═══ TRECHO FORNECIDO
Os dados de ouro se caracterizam por apresentarem uma distribuição lognormal, que pode ser especificada pela grande ocorrência de valores baixos e uns poucos valores altos a muito altos.

Esta característica representa um grande problema na avaliação de recursos de ouro, pois os poucos valores altos podem afetar na estimativa de regiões de baixos valores. Esta influência deve ser evitada, pois pode aumentar significativamente os teores estimados.

O que fazer?

A solução natural seria a krigagem lognormal, que consiste na transformação logarítmica dos dados e, em seguida, todo o processo da krigagem ordinária para os dados transformados.

Entretanto, esta solução esbarra em uma dificuldade adicional, que consiste na transformada reversa das estimativas para a escala original de medida dos dados. Assim, a solução adotada se baseia na krigagem direta dos teores de ouro, após a aplicação de “capping”, que significa truncar a distribuição de frequências a partir de um valor máximo escolhido.

Antes de prosseguir com o desenvolvimento do “capping”, seria interessante considerar as observações feitas por Krige (1951) em sua tese de mestrado apresentada à Universidade de Witwatersrand.

O que são teores anômalos ou outliers?

Segundo o autor supracitado, é preciso levar em consideração que na distribuição lognormal de ouro, os valores individuais das amostras representam somente uns poucos valores conhecidos de um número virtualmente infinito de valores que podem ser obtidos por amostragem repetida.
══════
═══ MATERIAL DE ORIGEM
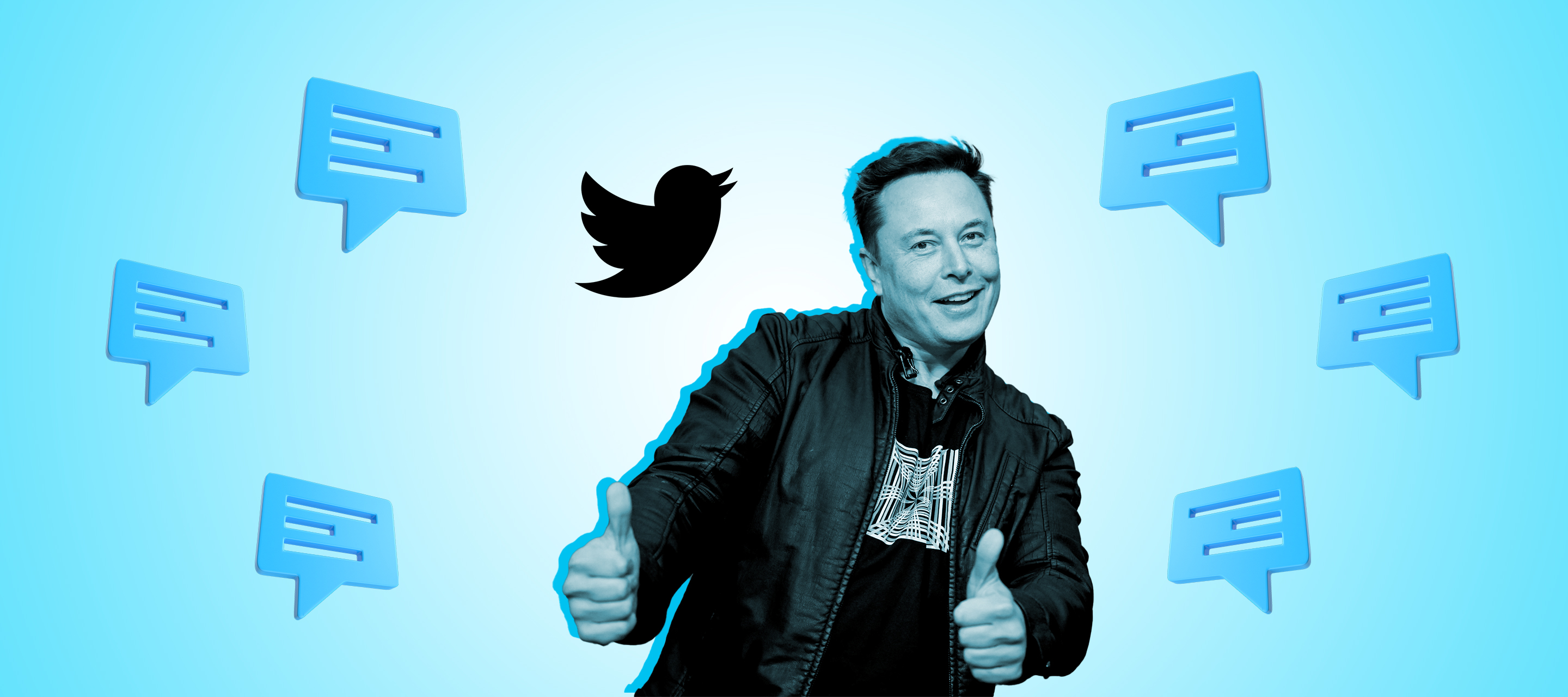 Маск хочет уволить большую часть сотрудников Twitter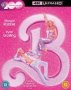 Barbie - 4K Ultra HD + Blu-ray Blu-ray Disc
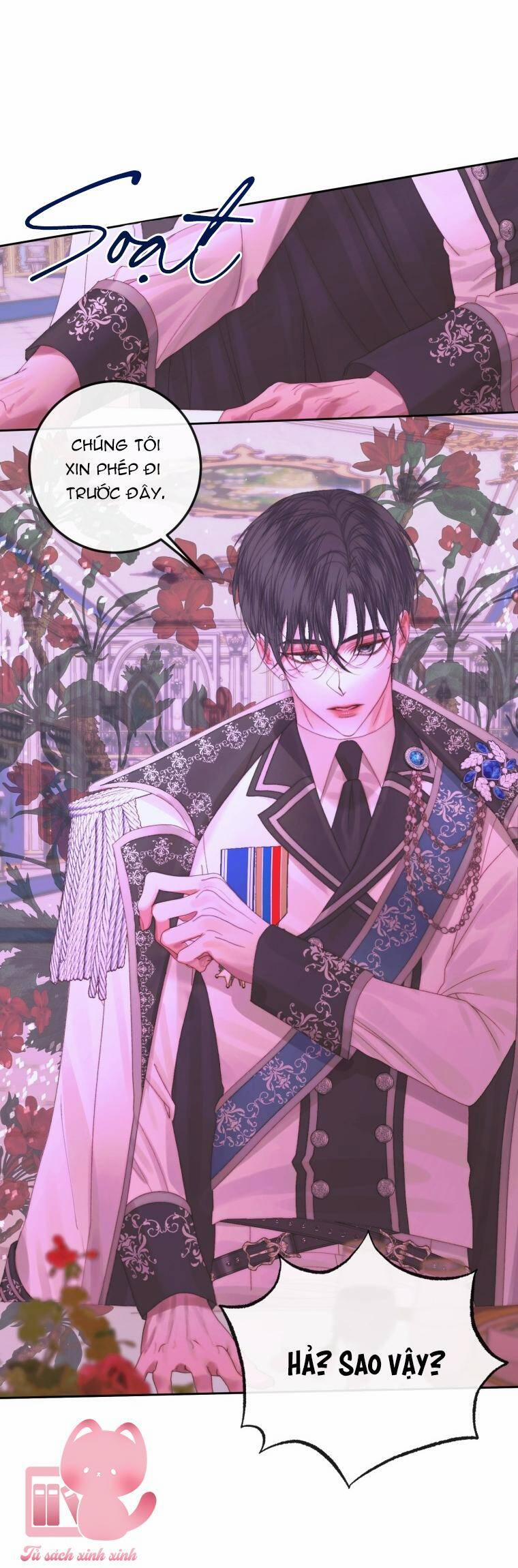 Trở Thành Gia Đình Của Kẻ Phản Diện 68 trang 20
══════
ENUNCIADO 1: Reescreva de forma mais concisa o parágrafo do texto sobre teores de ouro iniciado por "Entretanto, esta solução esbarra", preservando seus fatos principais.
ENUNCIADO 2: Cite, sem alterações, a parte do texto sobre teores de ouro que começa nas palavras "Entretanto, esta solução" e termina após "por amostragem repetida.".

SUA SOLUÇÃO 1: A krigagem lognormal esbarra na dificuldade de converter as estimativas de volta à escala original de medida dos dados. Por isso, adota-se a krigagem direta dos teores de ouro após o “capping”, isto é, o truncamento da distribuição de frequências a partir de um valor máximo escolhido.

SUA SOLUÇÃO 2:
Entretanto, esta solução esbarra em uma dificuldade adicional, que consiste na transformada reversa das estimativas para a escala original de medida dos dados. Assim, a solução adotada se baseia na krigagem direta dos teores de ouro, após a aplicação de “capping”, que significa truncar a distribuição de frequências a partir de um valor máximo escolhido.

Antes de prosseguir com o desenvolvimento do “capping”, seria interessante considerar as observações feitas por Krige (1951) em sua tese de mestrado apresentada à Universidade de Witwatersrand.

O que são teores anômalos ou outliers?

Segundo o autor supracitado, é preciso levar em consideração que na distribuição lognormal de ouro, os valores individuais das amostras representam somente uns poucos valores conhecidos de um número virtualmente infinito de valores que podem ser obtidos por amostragem repetida.